Tirado do anonimato em que vivia, Roquinho deu na véspera uma entrevista coletiva para explicar o modus-operandi dos colegas, comparou a Assembleia a um camelódromo em que "cada um vende de um jeito", mas se recusou a dar nomes aos bois. "Não vou entregar nenhum nome, nem com o revólver na cabeça".
Pois é exatamente isto que o governador Geraldo Alckmin espera para dar início às rigorosas investigações, como informou na véspera e reiterou em nota oficial distribuída ontem: "O deputado tem o dever de apontar casos concretos que sustentem suas graves denúncias. Até agora não o fez".
E, pelo jeito, não fará. Diante do impasse, a "Folha" resolveu fazer suas próprias investigações e constatou que pelo menos seis deputados indicaram parte da verba de R$ 2 milhões para cidades onde não tiveram um único voto, o que reforça a denúncia de Barbiere sobre a "venda" de emendas a prefeitos.
Da lista não consta o nome do deputado Bruno Covas, licenciado para assumir a Secretaria de Meio Ambiente do Estado e um dos candidatos do PSDB à Prefeitura paulistana.

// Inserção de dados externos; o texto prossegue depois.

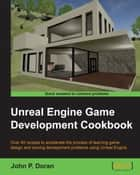 Unreal Engine Game Development Cookbook ebook by John P. Doran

No dia do lançamento da sua pré-candidatura pelo governador Geraldo Alckmin, Bruno deu uma desastrosa entrevista ao "Estadão" em que levantou a lebre de Barbiere, ao afirmar que um prefeito lhe perguntou a quem deveria entregar a propina de 10% sobre os R$ 50 mil de uma emenda do deputado.
Bruno conta que mandou o prefeito entregar a "comissão" à Santa Casa local, mas também não revelou o nome do prefeito. Depois tentou desmentir suas declarações, que foram gravadas pelo jornal, alegando que houve um "mal-entendido".
Convocado para prestar depoimento na Assembléia Legislativa, Bruno foi "desconvocado" ontem pela Comissão de Meio Ambiente.
Agora que o assunto dos "emendões" paulistas se tornou público, o próximo passo deverá ser um depooimento por escrito que Barbiere prometeu apresentar na quinta-feira ao Conselho de Ética (e não é que existe?) da Assembleia Legislativa.
"Alguns escândalos são feitos para mobilizar, outros são administrados para fazer o leitor cochilar", conclui Luciano Martins Costa, que não parece muito otimista sobre os efeitos práticos da denúncia.